C’est après la Seconde Guerre mondiale que Peugeot devient véritablement un constructeur automobile. En effet, après cette période tragique de l’Histoire, Peugeot relance rapidement son outil de travail et accélère le rythme des assemblages de voitures. Il faut à tout prix faire oublier la période noire qui vient de s’écouler et donner confiance aux Français.
Au salon de Paris de 1952 est lancé le coupé, qui achève de compléter la gamme 203 et retiendra l’attention des curieux pour son esthétique plutôt originale. Il ne laisse personne indifférent ! Le coupé est issu structurellement du cabriolet. Son originalité provient de son toit raccourci en tôle, soudé sur la carrosserie, par rapport à celui de la berline. Toute l’élégance du coupé revient au dessin baroque de la glace latérale arrière.
Son prix élevé précipite son retrait du catalogue dès avril 1954 après une production de 953 exemplaires… et selon certains collectionneurs il n’en serait recensé qu’une centaine en circulation.
Plus rare, le coupé est maintenant plus recherché que le cabriolet qui fut produit à 2567 exemplaires.
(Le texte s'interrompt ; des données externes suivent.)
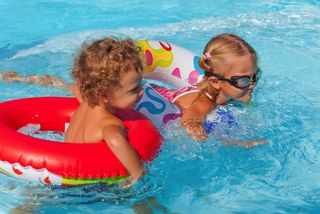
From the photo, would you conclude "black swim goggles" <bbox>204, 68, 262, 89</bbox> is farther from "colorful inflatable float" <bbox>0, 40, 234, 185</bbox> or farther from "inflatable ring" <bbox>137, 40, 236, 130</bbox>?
"colorful inflatable float" <bbox>0, 40, 234, 185</bbox>

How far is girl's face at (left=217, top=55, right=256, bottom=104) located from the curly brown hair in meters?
0.95

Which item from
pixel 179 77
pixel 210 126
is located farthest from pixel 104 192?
pixel 179 77

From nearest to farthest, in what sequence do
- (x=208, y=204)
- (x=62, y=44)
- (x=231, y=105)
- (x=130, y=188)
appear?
(x=130, y=188) < (x=208, y=204) < (x=231, y=105) < (x=62, y=44)

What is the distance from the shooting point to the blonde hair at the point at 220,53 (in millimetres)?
4102

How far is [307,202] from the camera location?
3775 mm

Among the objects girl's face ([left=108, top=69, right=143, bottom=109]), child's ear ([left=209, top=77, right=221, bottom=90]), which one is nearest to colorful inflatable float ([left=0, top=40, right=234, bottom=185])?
girl's face ([left=108, top=69, right=143, bottom=109])

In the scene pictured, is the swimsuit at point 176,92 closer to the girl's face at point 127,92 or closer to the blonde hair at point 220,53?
the blonde hair at point 220,53

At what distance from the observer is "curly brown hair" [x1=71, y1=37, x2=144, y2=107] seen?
3244 millimetres

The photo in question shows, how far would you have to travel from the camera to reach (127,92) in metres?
3.31

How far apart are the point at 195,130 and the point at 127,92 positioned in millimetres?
828

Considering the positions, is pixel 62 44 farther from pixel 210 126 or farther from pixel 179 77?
pixel 210 126

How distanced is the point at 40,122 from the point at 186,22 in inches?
151

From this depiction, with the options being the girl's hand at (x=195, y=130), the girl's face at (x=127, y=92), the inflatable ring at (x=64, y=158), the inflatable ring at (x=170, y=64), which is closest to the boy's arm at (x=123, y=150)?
the inflatable ring at (x=64, y=158)

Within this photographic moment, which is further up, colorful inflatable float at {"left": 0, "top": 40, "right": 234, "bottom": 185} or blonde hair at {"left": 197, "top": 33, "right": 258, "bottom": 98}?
blonde hair at {"left": 197, "top": 33, "right": 258, "bottom": 98}
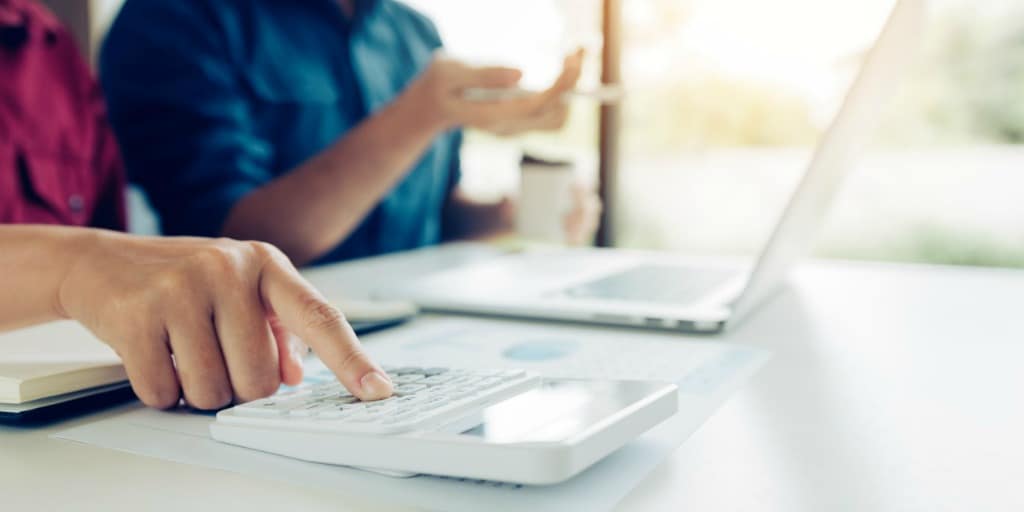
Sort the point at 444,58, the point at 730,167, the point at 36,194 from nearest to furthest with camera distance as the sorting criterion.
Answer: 1. the point at 444,58
2. the point at 36,194
3. the point at 730,167

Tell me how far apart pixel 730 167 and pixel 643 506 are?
530 cm

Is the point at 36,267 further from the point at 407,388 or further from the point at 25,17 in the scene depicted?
the point at 25,17

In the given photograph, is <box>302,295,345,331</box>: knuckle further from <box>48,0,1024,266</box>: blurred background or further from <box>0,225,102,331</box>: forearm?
<box>48,0,1024,266</box>: blurred background

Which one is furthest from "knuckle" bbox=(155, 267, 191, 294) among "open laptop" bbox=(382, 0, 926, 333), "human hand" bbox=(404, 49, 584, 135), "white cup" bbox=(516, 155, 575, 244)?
"white cup" bbox=(516, 155, 575, 244)

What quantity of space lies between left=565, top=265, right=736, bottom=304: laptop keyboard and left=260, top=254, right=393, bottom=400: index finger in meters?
0.47

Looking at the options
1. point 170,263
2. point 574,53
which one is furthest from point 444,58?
point 170,263

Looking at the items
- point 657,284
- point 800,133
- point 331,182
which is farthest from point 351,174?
point 800,133

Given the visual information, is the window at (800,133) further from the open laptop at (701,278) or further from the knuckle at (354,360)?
the knuckle at (354,360)

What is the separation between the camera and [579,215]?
4.88 feet

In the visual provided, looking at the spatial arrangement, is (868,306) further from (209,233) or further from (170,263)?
(209,233)

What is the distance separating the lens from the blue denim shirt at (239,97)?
1535mm

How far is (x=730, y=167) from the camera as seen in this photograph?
5.54 m

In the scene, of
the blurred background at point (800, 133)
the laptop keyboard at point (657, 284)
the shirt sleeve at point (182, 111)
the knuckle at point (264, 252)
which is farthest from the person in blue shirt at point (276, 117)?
the blurred background at point (800, 133)

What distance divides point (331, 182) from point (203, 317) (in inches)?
36.6
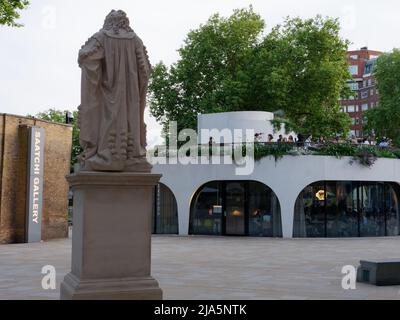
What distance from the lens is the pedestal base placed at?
6.82m

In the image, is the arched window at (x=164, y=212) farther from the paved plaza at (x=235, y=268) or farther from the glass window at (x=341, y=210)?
the glass window at (x=341, y=210)

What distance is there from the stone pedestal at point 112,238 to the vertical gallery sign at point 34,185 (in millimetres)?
16149

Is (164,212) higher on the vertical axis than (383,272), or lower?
higher

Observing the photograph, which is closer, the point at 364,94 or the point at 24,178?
the point at 24,178

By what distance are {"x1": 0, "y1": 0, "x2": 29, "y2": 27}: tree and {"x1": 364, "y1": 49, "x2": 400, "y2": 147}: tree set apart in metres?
41.5

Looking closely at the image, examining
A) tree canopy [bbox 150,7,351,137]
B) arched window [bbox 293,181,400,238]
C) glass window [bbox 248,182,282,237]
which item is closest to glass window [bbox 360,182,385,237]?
arched window [bbox 293,181,400,238]

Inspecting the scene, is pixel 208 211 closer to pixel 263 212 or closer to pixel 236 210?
pixel 236 210

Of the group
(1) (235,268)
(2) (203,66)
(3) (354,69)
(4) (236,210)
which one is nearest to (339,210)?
(4) (236,210)

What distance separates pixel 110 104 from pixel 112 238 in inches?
69.4

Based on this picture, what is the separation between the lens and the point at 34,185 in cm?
2278

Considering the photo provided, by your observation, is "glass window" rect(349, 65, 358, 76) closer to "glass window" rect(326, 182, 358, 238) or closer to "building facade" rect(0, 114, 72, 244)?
"glass window" rect(326, 182, 358, 238)

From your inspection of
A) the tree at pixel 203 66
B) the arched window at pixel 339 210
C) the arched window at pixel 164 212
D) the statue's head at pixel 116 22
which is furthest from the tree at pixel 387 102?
the statue's head at pixel 116 22

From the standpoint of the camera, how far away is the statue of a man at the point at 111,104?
725cm
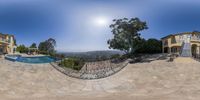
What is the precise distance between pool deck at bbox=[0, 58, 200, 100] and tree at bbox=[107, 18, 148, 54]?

Le coupé 203 présenté ci-dessous est l’avant dernier produit, il est sorti d’usine le 5 Avril 1954 et porte le numéro 952. Il est exceptionnel par son état remarquable de conservation avec 42 000 km, car seule la peinture, la teinte noire d’origine a été refaite en 1990. Elle offre aujourd’hui une patine qui se marie à merveille avec son intérieur d’origine qui mêle cuir et tissus.
La voiture possède des sabots d’aile Robri, ainsi que de superbes jantes à rayons Robergel. Au rayon des accessoires, notez la calandre GH avec les longues portées et la plaque des Ets Vrancken à Armentières qui laisse penser que ce coupé a été délivré neuf par cet agent Peugeot.